→ **Text**:
########
How many threads does Clojure's pmap function spawn for URL-fetching operations?

6.6k views Asked by At

The documentation on the pmap function leaves me wondering how efficient it would be for something like fetching a collection of XML feeds over the web. I have no idea how many concurrent fetch operations pmap would spawn and what the maximum would be.

4

There are 4 answers

4
Alex Miller On BEST ANSWER

If you check the source you see:

> (use 'clojure.repl)
> (source pmap)
(defn pmap
  "Like map, except f is applied in parallel. Semi-lazy in that the
  parallel computation stays ahead of the consumption, but doesn't
  realize the entire result unless required. Only useful for
  computationally intensive functions where the time of f dominates
  the coordination overhead."
  {:added "1.0"}
  ([f coll]
   (let [n (+ 2 (.. Runtime getRuntime availableProcessors))
         rets (map #(future (f %)) coll)
         step (fn step [[x & xs :as vs] fs]
                (lazy-seq
                 (if-let [s (seq fs)]
                   (cons (deref x) (step xs (rest s)))
########
→ **Work request A**:
Translate this sentence from the thread on Clojure's pmap into Spanish: "The documentation on the pmap function leaves me wondering how efficient it would be for something like fetching a collection of XML feeds over the web."
→ **Work request B**:
According to the docstring quoted in the thread on Clojure's pmap, what kind of functions is pmap only useful for?
→ **Work request C**:
Continue the thread on Clojure's pmap from its last line.

→ **Extracted material**:
########
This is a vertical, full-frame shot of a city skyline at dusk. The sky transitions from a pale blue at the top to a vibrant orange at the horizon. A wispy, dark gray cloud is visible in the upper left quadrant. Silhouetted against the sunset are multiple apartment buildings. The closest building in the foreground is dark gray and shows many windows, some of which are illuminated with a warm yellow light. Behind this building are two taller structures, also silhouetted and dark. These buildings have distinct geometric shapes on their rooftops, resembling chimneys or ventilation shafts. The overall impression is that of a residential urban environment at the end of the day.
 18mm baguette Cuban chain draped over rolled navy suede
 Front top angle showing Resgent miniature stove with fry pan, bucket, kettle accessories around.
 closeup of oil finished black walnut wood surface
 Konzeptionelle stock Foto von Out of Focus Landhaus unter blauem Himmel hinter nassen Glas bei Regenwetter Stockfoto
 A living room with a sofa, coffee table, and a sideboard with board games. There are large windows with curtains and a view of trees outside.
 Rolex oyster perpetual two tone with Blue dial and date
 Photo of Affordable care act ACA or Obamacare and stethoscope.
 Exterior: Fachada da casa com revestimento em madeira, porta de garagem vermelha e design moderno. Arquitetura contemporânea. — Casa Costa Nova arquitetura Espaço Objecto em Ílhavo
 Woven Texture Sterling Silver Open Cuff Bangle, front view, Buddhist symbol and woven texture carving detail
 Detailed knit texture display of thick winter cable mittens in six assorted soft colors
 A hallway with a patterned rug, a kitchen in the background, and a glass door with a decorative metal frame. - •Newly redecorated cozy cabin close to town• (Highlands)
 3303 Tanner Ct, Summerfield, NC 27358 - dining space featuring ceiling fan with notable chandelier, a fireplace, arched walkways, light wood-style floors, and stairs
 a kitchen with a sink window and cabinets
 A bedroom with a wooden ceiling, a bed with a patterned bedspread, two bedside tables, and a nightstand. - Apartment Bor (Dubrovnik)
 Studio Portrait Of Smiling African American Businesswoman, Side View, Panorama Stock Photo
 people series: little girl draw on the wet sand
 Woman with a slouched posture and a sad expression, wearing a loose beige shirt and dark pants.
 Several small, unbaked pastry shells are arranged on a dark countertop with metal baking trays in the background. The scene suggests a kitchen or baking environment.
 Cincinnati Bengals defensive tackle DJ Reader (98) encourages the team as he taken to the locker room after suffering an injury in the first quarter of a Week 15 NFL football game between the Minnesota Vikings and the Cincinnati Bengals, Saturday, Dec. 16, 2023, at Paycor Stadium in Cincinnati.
########
→ **Expected answer A**:
La documentación de la función pmap me deja preguntándome qué tan eficiente sería para algo como obtener una colección de feeds XML a través de la web.

→ **Expected answer B**:
Computationally intensive functions where the time of f dominates the coordination overhead.

→ **Expected answer C**:
                   (map deref vs))))]
     (step rets (drop n rets))))
  ([f coll & colls]
   (let [step (fn step [cs]
                (lazy-seq
                 (let [ss (map seq cs)]
                   (when (every? identity ss)
                     (cons (map first ss) (step (map rest ss)))))))]
     (pmap #(apply f %) (step (cons coll colls))))))

The (+ 2 (.. Runtime getRuntime availableProcessors)) is a big clue there. pmap will grab the first (+ 2 processors) pieces of work and run them asynchronously via future. So if you have 2 cores, it's going to launch 4 pieces of work at a time, trying to keep a bit ahead of you but the max should be 2+n.

future ultimately uses the agent I/O thread pool which supports an unbounded number of threads. It will grow as work is thrown at it and shrink if threads are unused.

2
mikera On

Building on Alex's excellent answer that explains how pmap works, here's my suggestion for your situation:

(doall
  (map
    #(future (my-web-fetch-function %))
    list-of-xml-feeds-to-fetch))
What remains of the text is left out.